Passage shown —
Because of this article, Dr. Virginia N. Santos, vice president for academic affairs, and Jimenez, who was also the head of the office of admissions, filed new complaints against AP.

Days before graduation of the year 2004, the College of Mass Communication dean requested to delete the names of AP editors Villarosa and Celeste J. Boniquit from the list of the graduating students, saying that they failed to comply with the academic requirements for graduation. The council also revoked the degree of associate editor Rose Belen M. Manaog. The dismissal was ordered on June 11 and the other staff members were all suspended.

Villarosa and others appealed to other student publications and to the national media. News regarding the expulsion and suspension of the AP writers was published in some newspapers and was able to get some attention from the broadcast media.

The administration immediately answered and denied the validity of AP staffers’ complaints. It released its statement and was published in several newspapers. With that, the issue cooled down.

On June 11, 2004, the AP office was opened without the presence of any of the staff members. According to the administration, it was opened only for safety and security purposes. The doorknob was allegedly replaced and the keys were turned over to the university security group.

A few days later, AP published a special issue that answered all accusations by the administration against them. The issue, which was tabloid-sized, had a big, catchy banner on the front page. The banner reads "Martial Law", obviously implying that there is no more press freedom in PLM.

On July 24, a few weeks after the remaining AP writers were suspended, the Student Publications Committee (SPC) conducted a competitive examination for aspiring AP writers.

Those who passed the written exam and a panel interview constituted the new AP editorial board. Jimboie D. Cordova was named editor in chief but after several months, he resigned.

The student writers who composed the new AP editorial staff were tagged as "administration puppets" by a number of students. These students, who were used to the hard-hitting style of the former AP writers, doubted the integrity and writing style of the new staff members. And while previous AP writers only had problems regarding their relationship with the university administration, the new ones had to bare with the problems brought by distrust, both on the part of the administration and of the students. The staff had difficulty in dealing with university officials and employees apparently because of the latter's bad impressions on AP considering its recent clash with the administration. On the other hand, students perceive the new staffers as pro-administration because it was the SPC who administered the examination. Recently though, AP has been getting support from the younger student population (composed of freshmen and sophomore students).

(Records of spatial relationships)
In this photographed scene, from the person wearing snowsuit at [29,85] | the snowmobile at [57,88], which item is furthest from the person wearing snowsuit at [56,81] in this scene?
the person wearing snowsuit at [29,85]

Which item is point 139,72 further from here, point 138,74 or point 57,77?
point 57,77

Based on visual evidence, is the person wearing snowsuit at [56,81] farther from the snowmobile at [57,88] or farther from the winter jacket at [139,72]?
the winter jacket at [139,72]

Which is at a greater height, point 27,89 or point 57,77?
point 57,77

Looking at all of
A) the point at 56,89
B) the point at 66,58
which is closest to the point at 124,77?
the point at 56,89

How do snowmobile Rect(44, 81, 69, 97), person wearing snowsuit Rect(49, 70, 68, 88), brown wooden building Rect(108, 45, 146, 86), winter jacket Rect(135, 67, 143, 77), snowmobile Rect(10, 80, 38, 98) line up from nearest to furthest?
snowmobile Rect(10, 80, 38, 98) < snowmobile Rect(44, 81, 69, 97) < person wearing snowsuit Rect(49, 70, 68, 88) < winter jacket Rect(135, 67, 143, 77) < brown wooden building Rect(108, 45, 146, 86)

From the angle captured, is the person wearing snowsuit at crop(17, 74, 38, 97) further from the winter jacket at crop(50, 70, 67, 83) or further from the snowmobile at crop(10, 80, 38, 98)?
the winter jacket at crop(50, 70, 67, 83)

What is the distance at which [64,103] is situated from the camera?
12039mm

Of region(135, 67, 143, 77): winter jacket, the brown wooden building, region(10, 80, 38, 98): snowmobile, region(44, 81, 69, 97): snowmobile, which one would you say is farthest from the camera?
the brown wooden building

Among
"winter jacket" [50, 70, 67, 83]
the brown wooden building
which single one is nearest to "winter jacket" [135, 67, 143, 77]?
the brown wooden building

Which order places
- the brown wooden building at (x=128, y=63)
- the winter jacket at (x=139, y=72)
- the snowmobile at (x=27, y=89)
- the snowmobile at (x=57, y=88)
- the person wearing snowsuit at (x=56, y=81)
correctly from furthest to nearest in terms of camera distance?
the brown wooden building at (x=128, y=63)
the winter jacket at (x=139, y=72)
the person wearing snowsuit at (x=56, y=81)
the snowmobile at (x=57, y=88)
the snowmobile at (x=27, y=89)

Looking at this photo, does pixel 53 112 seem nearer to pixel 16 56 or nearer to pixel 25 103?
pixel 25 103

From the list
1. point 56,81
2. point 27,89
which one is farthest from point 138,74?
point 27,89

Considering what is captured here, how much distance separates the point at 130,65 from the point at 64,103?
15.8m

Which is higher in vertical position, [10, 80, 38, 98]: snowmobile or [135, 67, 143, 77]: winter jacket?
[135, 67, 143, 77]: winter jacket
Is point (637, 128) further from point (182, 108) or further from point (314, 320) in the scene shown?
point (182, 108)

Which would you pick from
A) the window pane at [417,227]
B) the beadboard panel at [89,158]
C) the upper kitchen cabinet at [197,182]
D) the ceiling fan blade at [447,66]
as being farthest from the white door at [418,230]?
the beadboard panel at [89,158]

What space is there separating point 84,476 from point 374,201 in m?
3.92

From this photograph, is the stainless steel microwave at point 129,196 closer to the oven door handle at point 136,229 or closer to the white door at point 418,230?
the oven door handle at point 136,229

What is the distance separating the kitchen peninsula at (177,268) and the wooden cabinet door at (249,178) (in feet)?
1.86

Given task 1 — Return the part of the passage on the AP student paper starting with "The administration immediately" and going on through "freedom in PLM.".
Given task 2 — Write the next part of the passage on the AP student paper, picking up after its last sentence.
These items were taken from a separate source.

Reply 1 —
The administration immediately answered and denied the validity of AP staffers’ complaints. It released its statement and was published in several newspapers. With that, the issue cooled down.

On June 11, 2004, the AP office was opened without the presence of any of the staff members. According to the administration, it was opened only for safety and security purposes. The doorknob was allegedly replaced and the keys were turned over to the university security group.

A few days later, AP published a special issue that answered all accusations by the administration against them. The issue, which was tabloid-sized, had a big, catchy banner on the front page. The banner reads "Martial Law", obviously implying that there is no more press freedom in PLM.

Reply 2 —
Meanwhile, in January 2005, the Manila Regional Trial Court ordered that the degree in mass communication be given to expelled AP editors Villarosa, Boniquit and Manaog.

After several months, Jimboie Cordova resigned. Rommel Lontayao, who was then the managing editor of AP, took charge of the student publication.

AP continued to have problems with publishing its issues because of its funds being handled by the administration. An issue then, to be published, must be "endorsed" by the publication's head adviser Dr. Romeo Barrios, who was also the dean of CMC.

It was because of this problem that the editors and staff realized that the organization must be independent in terms of handling its funds. Like in the previous cases, AP's call for fiscal autonomy was not immediately heeded.

AP conducted another competitive examination on September 1, 2005, and Lontayao was again chosen as editor in chief of AP.

===Recent years===
In January 2006, the Commission on Audit in PLM, then headed by Julia Ella Moreno, issued an Audit Observation Memorandum (AOM) 2006-12-20 instructing the administration to release the AP trust fund to the organization. The administration, as a response to the AOM, gave AP a set of conditions before they released the publication's fund.

On February of the same year, Atty. Jose M. Roy III, who was a member of the University's Board of Regents and the dean of the PLM College of Law, became acting president of PLM. Under his four-month term, AP was granted fiscal autonomy and was allowed to directly collect from the students. The payment of the AP fee was placed on Step 6 of the new enrolment procedure, which means that the students will have to pay the AP fee first before they were able to get their class cards. In May 2006, the organization was registered to SEC as Ang Pamantasan 1979 – PLM's Official Student Publication, Inc.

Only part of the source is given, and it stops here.